Sunny Negless (00:28:49):
Oh my gosh. It’s so incredible, it’s so all encompassing. It touches every single piece of our business, piece of our product and it’s just under the radar. Your team of three is making all of this possible, all this happen. So I want to go back to that question before which was there are now three members of the data scientists team at Levels. Do you have specialties, do you have different foci or are you all kind of collectively working on the same project? I’m sure it’s a little bit of both, but what does everyone do?
Helena Belloff (00:29:23):
Yeah, so I think Toru actually came from a more machine learning background. I remember actually her teach us something, it was great. I was asking her all of these machine learning questions and she was just on it and my sort of background originated in also the machine learning, natural language processing space. I’m also coming from straight out of research. My most recent role was very heavy on computational genomics and I did a lot of Alzheimer’s research which has a direct link with diabetes. That’s how I ended up here. And I think Jason has more experience in the data strategy and the scaling of the data teams and he’s more heavily involved in defining our OKRs because now we have a little team, we have a pod going on.
Sunny Negless (00:30:36):
It’s not just Helena running data science at Levels, it’s now a team of three.
Helena Belloff (00:30:40):
It is not just me solving all these complex puzzles by myself and we’re still kind of figuring it out. There’s so much to do. So Toru for example, has been hopping on the data warehouse stuff recently because there’s so much to do with that.
Sunny Negless (00:31:02):
And when you say data warehouse, just for folks who are less familiar, what does that mean?

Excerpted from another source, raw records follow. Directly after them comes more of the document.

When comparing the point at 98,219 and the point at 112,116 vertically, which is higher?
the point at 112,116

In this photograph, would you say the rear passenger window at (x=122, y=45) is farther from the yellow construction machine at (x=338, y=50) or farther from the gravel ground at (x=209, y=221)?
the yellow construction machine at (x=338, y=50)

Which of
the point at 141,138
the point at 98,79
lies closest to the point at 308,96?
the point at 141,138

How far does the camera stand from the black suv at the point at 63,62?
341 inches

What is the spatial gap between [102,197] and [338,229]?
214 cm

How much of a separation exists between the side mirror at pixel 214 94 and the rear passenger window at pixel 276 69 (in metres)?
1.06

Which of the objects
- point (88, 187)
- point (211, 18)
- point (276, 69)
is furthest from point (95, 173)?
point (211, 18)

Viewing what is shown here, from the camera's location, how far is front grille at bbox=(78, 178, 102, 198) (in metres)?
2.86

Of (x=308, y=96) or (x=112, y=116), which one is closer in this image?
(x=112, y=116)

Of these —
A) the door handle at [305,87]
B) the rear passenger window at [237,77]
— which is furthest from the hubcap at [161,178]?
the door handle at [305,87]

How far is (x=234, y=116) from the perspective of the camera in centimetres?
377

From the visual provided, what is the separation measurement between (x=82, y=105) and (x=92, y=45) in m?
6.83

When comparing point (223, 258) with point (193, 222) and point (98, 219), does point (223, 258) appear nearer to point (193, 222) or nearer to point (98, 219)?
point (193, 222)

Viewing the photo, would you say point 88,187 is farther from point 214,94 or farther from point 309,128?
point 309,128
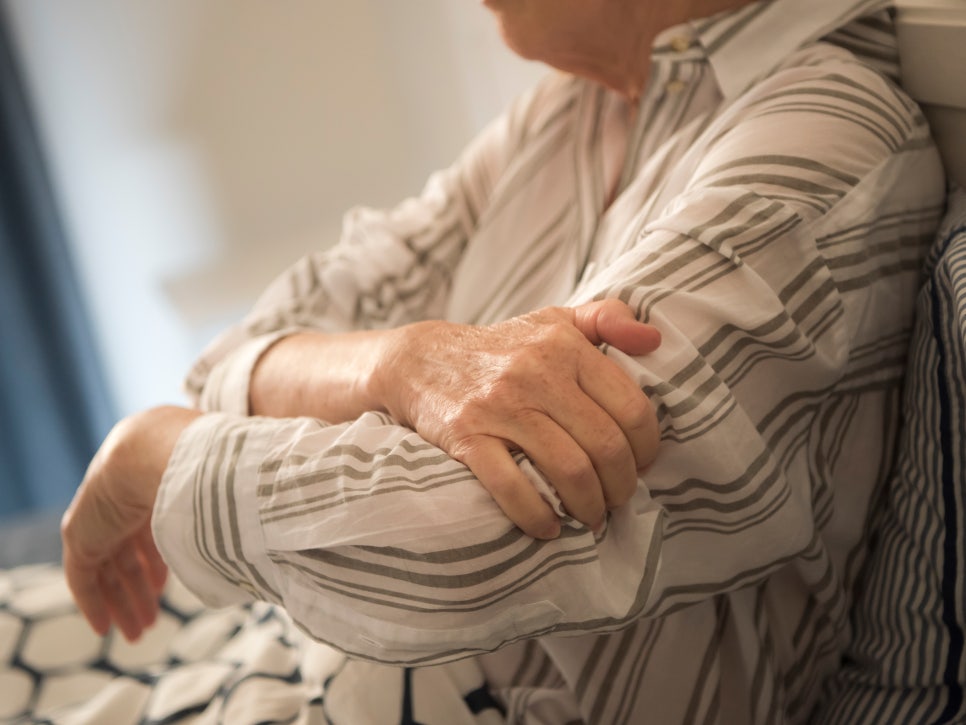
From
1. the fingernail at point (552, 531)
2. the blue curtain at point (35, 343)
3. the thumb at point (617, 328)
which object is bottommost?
the blue curtain at point (35, 343)

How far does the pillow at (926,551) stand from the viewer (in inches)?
29.3

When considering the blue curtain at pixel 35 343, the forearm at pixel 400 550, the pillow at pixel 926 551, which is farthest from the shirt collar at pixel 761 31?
the blue curtain at pixel 35 343

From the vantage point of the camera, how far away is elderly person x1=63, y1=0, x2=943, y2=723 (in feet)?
2.08

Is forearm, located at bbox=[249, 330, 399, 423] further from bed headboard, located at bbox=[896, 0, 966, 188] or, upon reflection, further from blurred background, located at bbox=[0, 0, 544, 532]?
blurred background, located at bbox=[0, 0, 544, 532]

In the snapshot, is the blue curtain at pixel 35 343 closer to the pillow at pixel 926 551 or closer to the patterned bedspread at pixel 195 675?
the patterned bedspread at pixel 195 675

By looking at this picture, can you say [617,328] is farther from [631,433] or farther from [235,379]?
[235,379]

Helena Belloff (00:31:06):
Yeah, so our data warehouse, we use Snowflake. Essentially what we do is, so we have a Postgres database and that is where all of our data from the app gets stored. It gets stored in all these tables that our engineers built. And so what we used to do was I would query directly from Postgres alongside the engineers and there’s a lot of stuff in there it’s not really set up for data science or data analysis for engineering. And there wasn’t super, super clear documentation all the time because we have a very large code base and we have all these tables. Essentially what we do now is we take a copy of that Postgres database and we kick it up to AWS and we kick it back down into our warehouse and then we delete it out of AWS because we don’t want to just leave data in AWS.
Sunny Negless (00:32:09):
What is AWS? It sounds like it’s kind of intermediary storage.
Helena Belloff (00:32:12):
So yeah, it’s Amazon.
Sunny Negless (00:32:14):
Yes, yes.
Helena Belloff (00:32:15):
So it’s basically called an S3 bucket. We store it in there essentially actually. So Galit created the script that will custom do all of this. We used to use a connector, so it was kind of sat in the middle of Postgres and Snowflake called Fivetran. And the data would go through the connector and then it would go into the warehouse. And that’s actually how Help Scout data still gets imported through Fivetran. And because we have such a large amount of glucose data, we store a glucose point, we could store it every five minutes for every user at once. So that’s a very large table and it became clear that that sort of way of transporting data was not sustainable in the long term. So Galit created this custom script that would take bunch of CSVs, kicked them into AWS S3 bucket and then kicked them down into Snowflake, delete it out of S3 and then we’re left with the re sync data.And so that will occur every two hours. Another little prong is, so what used to happen is whenever the warehouse would re sync, so whenever it would re sync new data that was coming in, the sync would take five minutes. Now it takes like 25 because we have so much more data. But during those five minutes the warehouse would kind of get disrupted because it was rebuilding all of these tables. And so another sort of prong is like now we have a stage where essentially it will write data to that stage and then once it’s done it will swap with the core. And so there’s no downtime now, which is really cool.
(00:34:10):
So we have that copy. Only if you have an engineer role in the warehouse, you can see all of the raw tables, we call them raw sources. And what we do with those raw sources is I will come in and take some of the tables and I will clean them up and restructure them in a way that is useful for data analysis. And I will also document them heavily and properly redact them and then I will expose them to all of the data users in the warehouse. And that’s what rebuilds, so the sort of raw sources, that’s like our migration bit and then the exposed tables that all the data users use. And if you’re on the warehouse you’ll see people have created dashboards that just monitor all of our analytics in real time, which is really cool. And that is what rebuilds.
(00:35:06):
So what Toru has been helping me do recently is we have have our new e-commerce system and so she’s been helping expose or transform and clean and properly adapt those tables and expose them so that people can start getting insight from them, which has been a huge help because there’s a lot of tables to clean up and transform and expose.
Sunny Negless (00:35:33):
So that actually… One of my questions was like what’s a day in the life of Helena at Levels of the data scientists at Levels look like? And I also had a question of what would surprise your colleagues to know? And I think I kind of answered, maybe you started to answer my own question here. Regardless, I’m hearing there’s a lot, is there daily maintenance? Is there daily tasks you have to go in and do? So cleaning up and redacting. So with that, what does your day look like, Helena, what’s the day in the life of data scientists look like?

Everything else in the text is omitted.